Given passage >>
I hit my ball within 25 feet of the pin. This means that my ball is no more than 25 feet from the pin. No one would say, I hit my ball within 25 feet from the pin. From the pin implies a definite distance, an equality, not an inequality.

My ball is 25 feet from the pin. This means that I've measured (figuratively speaking) the distance between my ball and the pin and found that distance to be 25 feet. No one would say My ball is 25 feet of the pin. Doesn't make sense.

Now let's replace pin by building:

I hit my ball within 25 feet of the building. This means that the shortest distance between my ball and any part of the building is less than 25 feet. No one would say, I hit my ball within 25 feet from the building. From the building implies a definite distance, an equality, not an inequality.

Your objective >> Transcribe the stretch of the golf-distance passage from "I hit my ball within 25 feet of the pin." through "Doesn't make sense.".

Provided data >>
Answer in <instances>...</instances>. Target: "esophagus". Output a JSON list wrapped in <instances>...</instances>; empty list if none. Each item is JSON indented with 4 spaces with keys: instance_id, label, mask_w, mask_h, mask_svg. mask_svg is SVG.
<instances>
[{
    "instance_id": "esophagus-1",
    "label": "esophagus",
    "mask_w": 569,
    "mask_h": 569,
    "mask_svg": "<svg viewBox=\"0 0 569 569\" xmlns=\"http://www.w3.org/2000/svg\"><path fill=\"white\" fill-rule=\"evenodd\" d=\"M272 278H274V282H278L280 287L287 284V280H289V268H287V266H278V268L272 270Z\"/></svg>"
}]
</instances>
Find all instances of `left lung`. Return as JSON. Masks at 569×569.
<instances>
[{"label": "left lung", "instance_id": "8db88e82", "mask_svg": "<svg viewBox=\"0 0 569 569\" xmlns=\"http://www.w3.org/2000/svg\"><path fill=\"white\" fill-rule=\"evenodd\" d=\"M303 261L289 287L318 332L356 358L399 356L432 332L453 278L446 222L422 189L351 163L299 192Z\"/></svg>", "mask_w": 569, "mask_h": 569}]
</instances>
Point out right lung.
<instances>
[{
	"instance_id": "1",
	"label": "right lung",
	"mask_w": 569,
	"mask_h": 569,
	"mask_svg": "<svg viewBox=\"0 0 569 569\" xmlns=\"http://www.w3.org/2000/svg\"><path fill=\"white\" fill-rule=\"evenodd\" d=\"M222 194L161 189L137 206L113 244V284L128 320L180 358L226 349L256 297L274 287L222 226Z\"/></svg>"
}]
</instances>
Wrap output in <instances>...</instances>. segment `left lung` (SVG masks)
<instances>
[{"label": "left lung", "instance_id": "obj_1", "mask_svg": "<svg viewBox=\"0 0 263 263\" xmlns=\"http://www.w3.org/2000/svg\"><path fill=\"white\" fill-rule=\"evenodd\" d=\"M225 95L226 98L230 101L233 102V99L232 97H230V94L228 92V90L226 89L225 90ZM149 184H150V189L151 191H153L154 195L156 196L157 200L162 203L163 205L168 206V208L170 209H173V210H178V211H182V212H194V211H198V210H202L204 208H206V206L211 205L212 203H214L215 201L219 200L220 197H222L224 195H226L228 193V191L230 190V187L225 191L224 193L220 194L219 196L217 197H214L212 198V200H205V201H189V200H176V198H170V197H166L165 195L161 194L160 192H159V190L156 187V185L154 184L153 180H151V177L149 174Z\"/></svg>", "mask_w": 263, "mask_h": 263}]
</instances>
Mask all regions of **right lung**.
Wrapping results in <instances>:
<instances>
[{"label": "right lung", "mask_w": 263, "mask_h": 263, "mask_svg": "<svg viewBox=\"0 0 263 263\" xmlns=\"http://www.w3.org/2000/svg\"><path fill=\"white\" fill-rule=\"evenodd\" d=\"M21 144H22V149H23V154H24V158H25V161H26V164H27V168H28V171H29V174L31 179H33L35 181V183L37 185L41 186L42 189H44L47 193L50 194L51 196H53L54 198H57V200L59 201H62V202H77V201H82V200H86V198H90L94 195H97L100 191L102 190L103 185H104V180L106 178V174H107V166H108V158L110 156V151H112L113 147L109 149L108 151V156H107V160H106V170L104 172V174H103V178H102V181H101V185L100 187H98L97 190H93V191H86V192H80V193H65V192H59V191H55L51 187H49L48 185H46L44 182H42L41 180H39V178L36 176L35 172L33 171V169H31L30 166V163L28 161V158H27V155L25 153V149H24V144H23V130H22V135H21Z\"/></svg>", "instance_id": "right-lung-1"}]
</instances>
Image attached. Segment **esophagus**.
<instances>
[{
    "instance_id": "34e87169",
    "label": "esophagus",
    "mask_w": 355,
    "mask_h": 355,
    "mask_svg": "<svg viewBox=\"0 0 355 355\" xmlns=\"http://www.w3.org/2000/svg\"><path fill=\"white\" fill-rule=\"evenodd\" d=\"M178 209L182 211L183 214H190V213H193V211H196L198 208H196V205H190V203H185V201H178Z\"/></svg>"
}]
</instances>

Task output >>
I hit my ball within 25 feet of the pin. This means that my ball is no more than 25 feet from the pin. No one would say, I hit my ball within 25 feet from the pin. From the pin implies a definite distance, an equality, not an inequality.

My ball is 25 feet from the pin. This means that I've measured (figuratively speaking) the distance between my ball and the pin and found that distance to be 25 feet. No one would say My ball is 25 feet of the pin. Doesn't make sense.